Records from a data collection
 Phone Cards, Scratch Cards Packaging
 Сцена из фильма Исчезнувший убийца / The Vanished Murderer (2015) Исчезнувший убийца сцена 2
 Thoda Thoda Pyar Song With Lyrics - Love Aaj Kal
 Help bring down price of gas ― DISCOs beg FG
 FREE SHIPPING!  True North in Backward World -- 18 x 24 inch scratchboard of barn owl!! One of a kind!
--
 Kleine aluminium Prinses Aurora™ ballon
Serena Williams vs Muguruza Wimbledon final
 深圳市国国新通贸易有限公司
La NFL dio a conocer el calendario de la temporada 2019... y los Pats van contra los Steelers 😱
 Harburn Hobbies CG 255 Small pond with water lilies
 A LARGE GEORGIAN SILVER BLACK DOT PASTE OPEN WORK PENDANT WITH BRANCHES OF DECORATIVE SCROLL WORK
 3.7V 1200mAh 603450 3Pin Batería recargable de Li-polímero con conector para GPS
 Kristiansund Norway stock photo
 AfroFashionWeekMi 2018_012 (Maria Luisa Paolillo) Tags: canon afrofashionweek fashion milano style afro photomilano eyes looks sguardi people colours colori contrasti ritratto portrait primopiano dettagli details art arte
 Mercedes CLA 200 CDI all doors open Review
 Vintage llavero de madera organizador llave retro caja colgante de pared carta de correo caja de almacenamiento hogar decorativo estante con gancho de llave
---
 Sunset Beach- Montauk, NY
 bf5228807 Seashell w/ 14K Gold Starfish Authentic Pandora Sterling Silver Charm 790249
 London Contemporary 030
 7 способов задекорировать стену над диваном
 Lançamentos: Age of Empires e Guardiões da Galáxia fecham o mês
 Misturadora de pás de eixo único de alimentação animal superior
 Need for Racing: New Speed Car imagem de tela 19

Exercise: Output the lines above exactly, but only those between the line holding "Phone Cards, Scratch Cards Packaging" and the line holding "One of a kind!", inclusive.

Exercise answer:
 Phone Cards, Scratch Cards Packaging
 Сцена из фильма Исчезнувший убийца / The Vanished Murderer (2015) Исчезнувший убийца сцена 2
 Thoda Thoda Pyar Song With Lyrics - Love Aaj Kal
 Help bring down price of gas ― DISCOs beg FG
 FREE SHIPPING!  True North in Backward World -- 18 x 24 inch scratchboard of barn owl!! One of a kind!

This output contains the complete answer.